# Fragmento del documento
■ ■ ■

Un nuevo pensamiento del Papa Francisco nos confronta: “La falta de conciencia de pertenecer al pueblo de Dios como servidores, y no como dueños, nos puede llevar a una de las tentaciones que más daño hacen al dinamismo misionero que estamos llamados a impulsar: el clericalismo, que resulta una caricatura de la vocación recibida”.
Sin duda, es un eco de la parábola de los viñadores asesinos (Mc 12,1-12). Los defensores de este clericalismo no hablan de la Iglesia como comunidad sino de “mi iglesia a la cual tengo que cuidar y proteger”. ¿Quién cuida a quién? ¿Somos nosotros los que cuidamos a Cristo o Cristo es quien cuida a la Iglesia? Las exageraciones en este aspecto son impresionantes, y digo exageraciones, por lo cual pido que las entiendan con ese término. No está en discusión el que tengamos el decoro y la preparación de nuestras celebraciones, pero caer en afectaciones promoviendo una especie de halo sagrado en todo sí creo que rompe la particularidad original de la comensalidad y la familiaridad que debería caracterizar nuestras celebraciones litúrgicas. En definitiva, este clericalismo resulta ser una caricatura, tal cual lo dice el Papa Francisco, pues se crea una identidad falsa, risible en muchos casos y se expresa en actitudes que sorprenden a propios y extraños. Hasta aquí fíjense en la atención que se pone en el ámbito clerical a estas cosas dejándose de lado otras que deben acompañar la vida del consagrado como la atención pastoral, la caridad, la atención a los enfermos, etc.
Se discute mucho en algunos ámbitos el ornato de nuestras celebraciones, pero siempre puede ser bien entendido cuando se proveen los medios para dar a conocer el significado de los mismos, más no es dable dar muestras de ostentación puesto que así lo exige la misma liturgia (Gaudete et exsultate, 57). El caso de las vestimentas llamadas “sagradas” resultan ser un punto en conflicto. No es cuestión de rechazarlas sino, más bien, debe procurarse no dar con ellas muestras de ostentación y boato (Ordenamiento General del Misal romano, 344).

■ ■ ■

# Datos en bruto

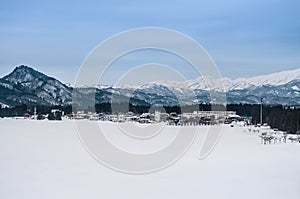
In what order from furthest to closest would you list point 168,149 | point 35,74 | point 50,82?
point 35,74 < point 50,82 < point 168,149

■ ■ ■

# Lo que se pide
(1) Devuelve sin cambios el pasaje del texto sobre el clericalismo desde “Se discute mucho” hasta “Misal romano, 344).”.
(2) Según el texto sobre el clericalismo, ¿de qué parábola es eco el pensamiento del Papa Francisco?
Los datos constituyen un material aparte, sin relación con el texto.

# Las respuestas
(1)
Se discute mucho en algunos ámbitos el ornato de nuestras celebraciones, pero siempre puede ser bien entendido cuando se proveen los medios para dar a conocer el significado de los mismos, más no es dable dar muestras de ostentación puesto que así lo exige la misma liturgia (Gaudete et exsultate, 57). El caso de las vestimentas llamadas “sagradas” resultan ser un punto en conflicto. No es cuestión de rechazarlas sino, más bien, debe procurarse no dar con ellas muestras de ostentación y boato (Ordenamiento General del Misal romano, 344).

(2) De la parábola de los viñadores asesinos (Mc 12,1-12).